Several colleagues boldly told me that the Greater Madison Writing Project (GMWP) is “the best professional development” teachers could ever experience. Although these remarkable statements came from people I deeply respect, I found myself laughing and questioning these profound claims that the GMWP is professionally empowering. I was skeptical, at best. However critical I might be, I always continue to yearn for new experiences that confront and alter my intellect and disposition. And so I applied for the GMWP Summer Institute (2012). Luckily, I was accepted and attended the Summer Institute at Olbrich Gardens.  I couldn’t have been more wrong about my negative assumptions. The GMWP is, by far, the best professional development I have ever experienced. So what makes it special and what did I learn?

  1. Attitude. The GMWP is part of the National Writing Project. The NWP is a network of sites, anchored at colleges and universities, and aims at a future of high-quality education through engaged writers and learners. The NWP believes in the knowledge and expertise of educators and considers teachers at the core of professional development. At the center of their philosophy are “teacher-leaders” --- those “who are well informed and effective in their practice.” In turn, these teachers can be the greatest resource for educational reform and research and professional development. This approach to professional development honors teachers at the center (Jim Gray, 2000). Of course, this requires an attitudinal and paradigm shift from the top-down model to teacher-as-leader model. Teachers don’t need to be “fixed” by top-down administrative decision making or trendy and expensive programs. (To be clear, I am not blaming my leader here for the low-quality professional development. I recognize principals and administrators have their constraints and are also at the mercy from those above.) What we need is to take ownership of the professional development process and our teaching.
  2. Structure. This model not only begs for an attitudinal shift but also demands a structural shift in professional development. Instead of sit-and-get lectures, the GMWP Summer Institute asks teacher-leaders to engage in reflective writing and inquiry-based learning. While there are many parts of the GMWP Summer Institute I found stimulating, my favorite are the Teachers Workshops (TWs). A T.W. gives teachers a chance to explore a topic or area of interest of their own choosing related to writing instruction in their classroom. Teachers design a workshop based on an authentic question they have about their instruction and their students writing practices. They also present their plan for addressing and exploring the question. This presentation requires a literature review and relevant research, as well as a reflection piece following the T.W. By participating in others’ T.W.s teachers gain an appreciation for colleagues’ expertise, experience, and knowledge. Better yet, these same people offer feedback on your T.W. inquiry.
  3. What I Learned. My T.W. highlighted the writing, thinking, discussing process. The curricular theme was politics, the Election, and the question of compulsory voting.I offered examples of writing prompts and how to analyze competing texts as a way to prepare students for discussion. I also presented how to use discussion as a way to promote deeper thinking and clearer writing through position papers. The questions I asked myself and my collegial audience were:
    1. How can writing encourage, and prepare for, participation in a four-corner discussion?
    2. In what ways can a four-corner discussion encourage writing and therefore deep thinking?
    3. Is this process valuable and meaningful?
    4. In what ways can it be modified to be more effective?

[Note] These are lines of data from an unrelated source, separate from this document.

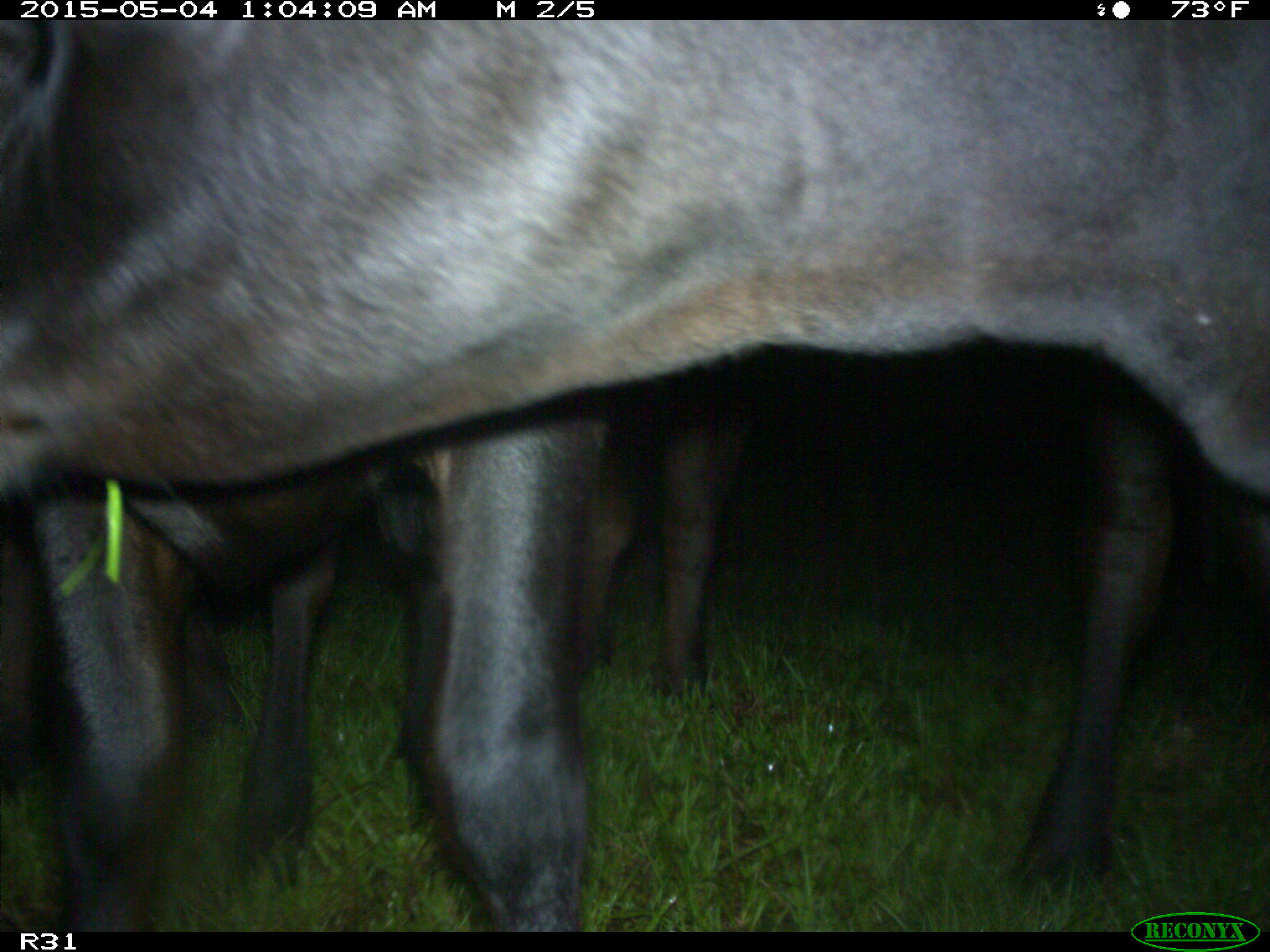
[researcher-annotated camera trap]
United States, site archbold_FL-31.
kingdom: Animalia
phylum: Chordata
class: Mammalia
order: Artiodactyla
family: Bovidae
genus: Bos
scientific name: Bos taurus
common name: domestic cow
Bos taurus (domestic cow).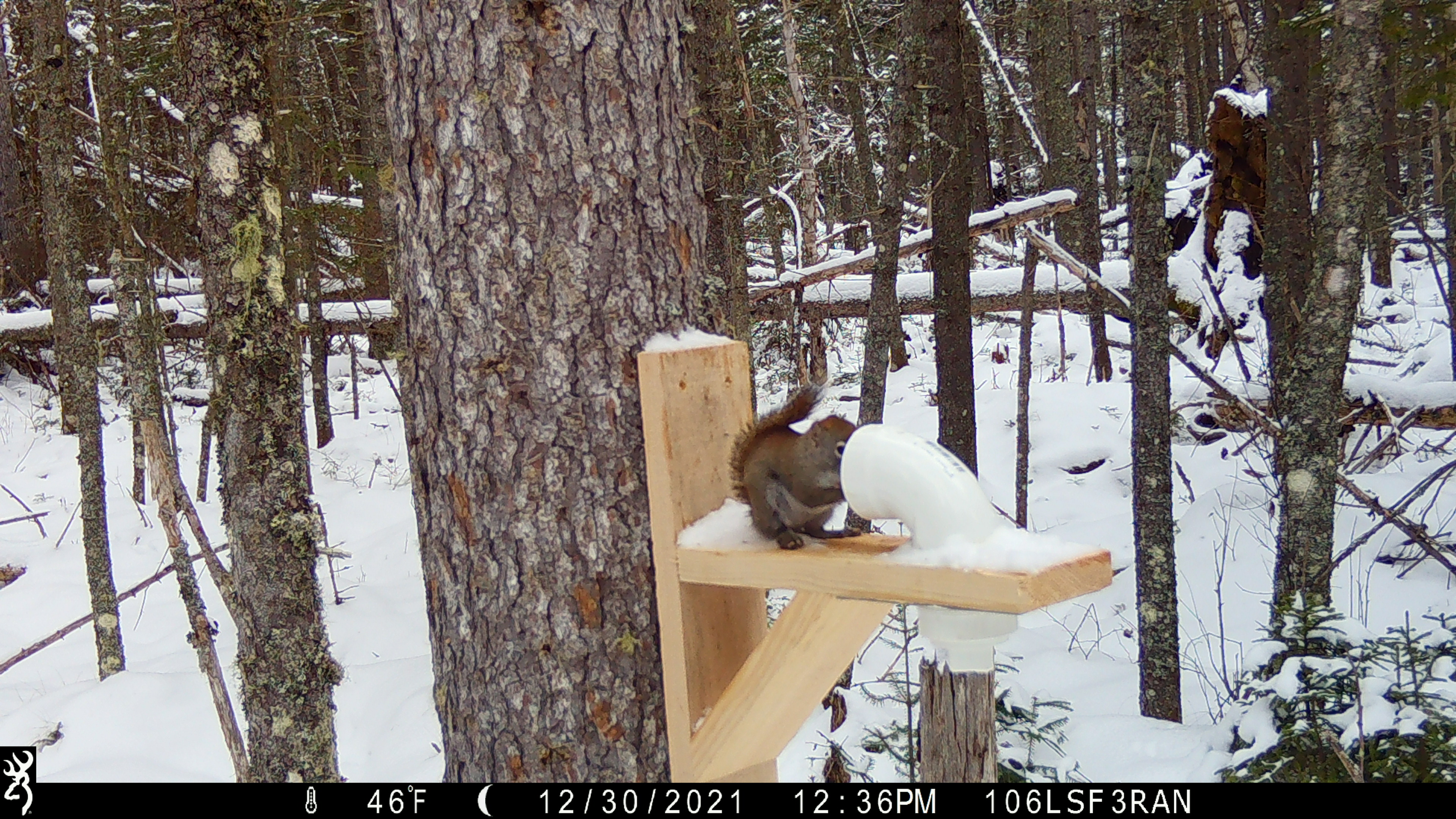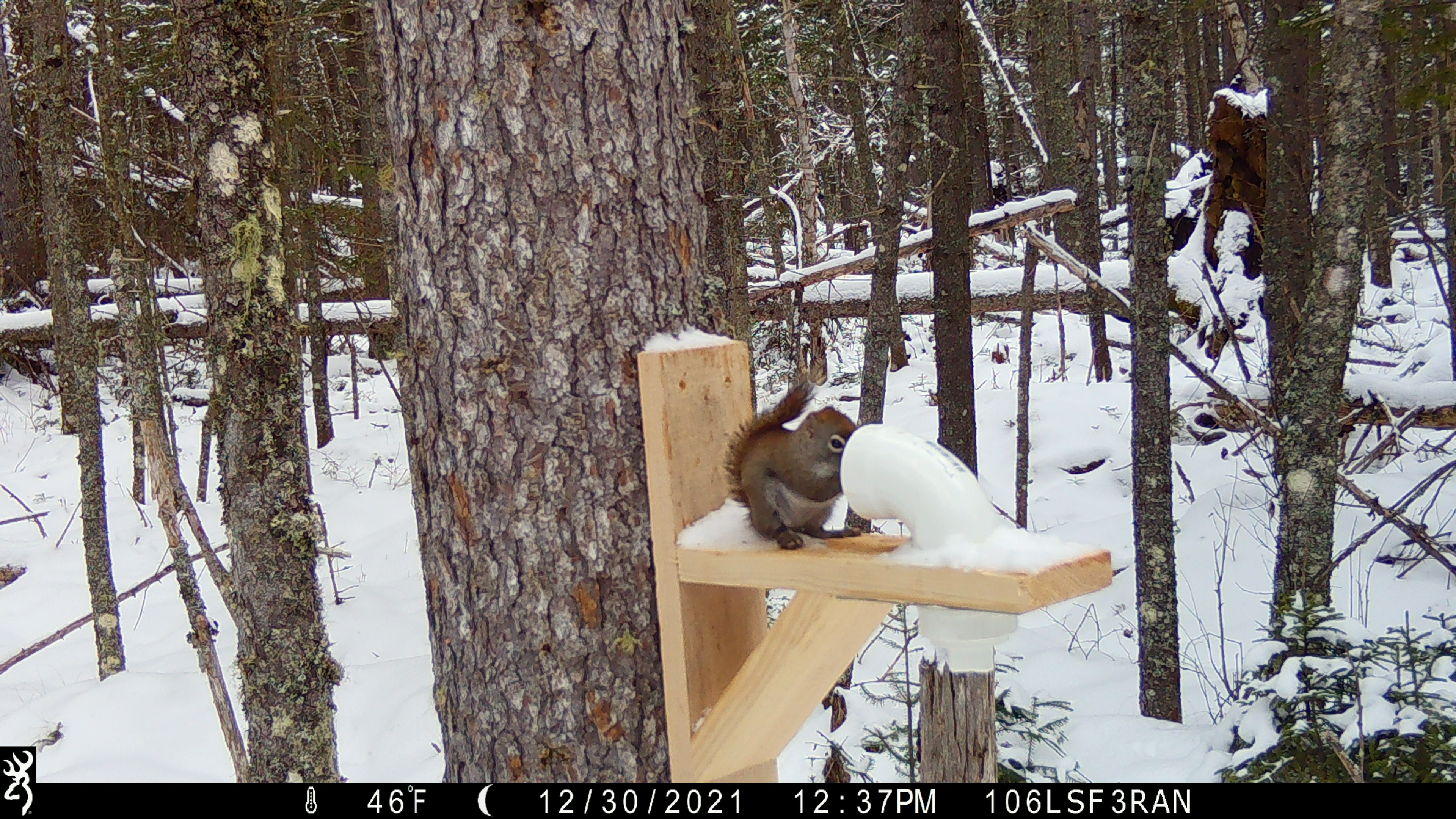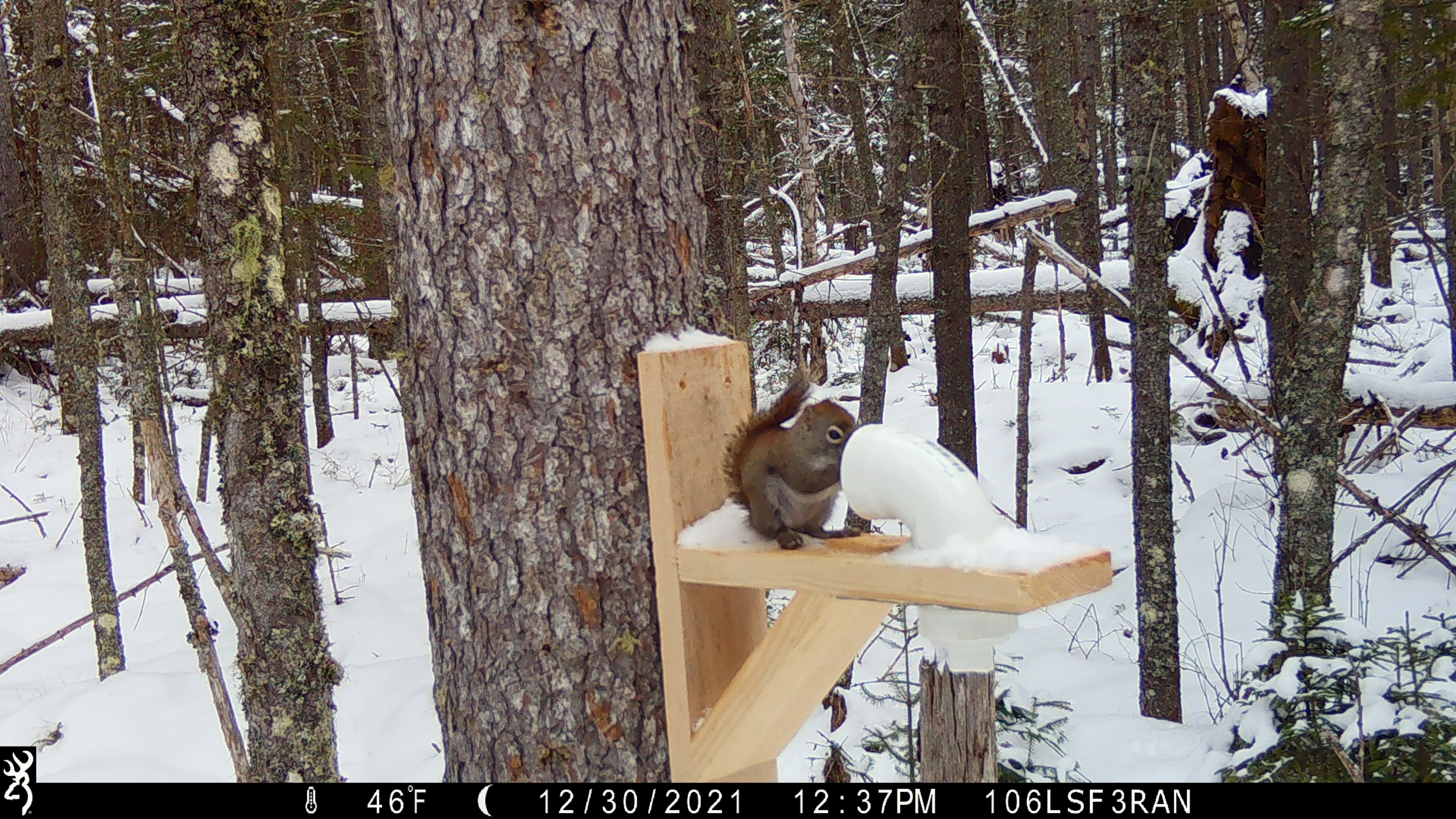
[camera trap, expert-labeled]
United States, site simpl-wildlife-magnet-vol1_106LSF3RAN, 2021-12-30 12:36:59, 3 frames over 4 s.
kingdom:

The most valuable answers came from the last two questions, because really I was asking others “how can I make my teaching and therefore my students’ learning more effective and powerful?” Just the act of listening to my peers question parts of my practice and offer ideas and suggest resources would have been uncomfortable in years past. But because all the participants in the GMWP Summer Institute value teacher-at-the-center professional development, I could digest their feedback. It was genuine, authentic, and non-judgmental. Of course I recognize this type of professional development takes trust and respect. I am hopeful that one day this experience will repeat itself and the experts will speak and people will listen.  Only in this dream the experts are the teachers

Kate Jorgensen - Lover of family (especially her nieces), friends, running, outdoors, music, educating middle school students. and all things social and political. 


  1. What an excellent reflection and informative piece about the Greater Madison Writing Project. Thanks for sharing your perspective and providing others with a better understanding of where knowledge and expertise in teaching really resides, within the teacher. I have started calling it "The Dorothy Principle." -- Susanne Treiber, GMWP 2011 Particpant

  2. Kate-
    Ain't it grand to be treated as a knowledgeable professional with a story to tell and the ability to tell it? I am so pleased you found GMWP to be inspiring and uplifting. Your post is a rousing endorsement for the process Jim Gray initiated. I am certain he would be pleased.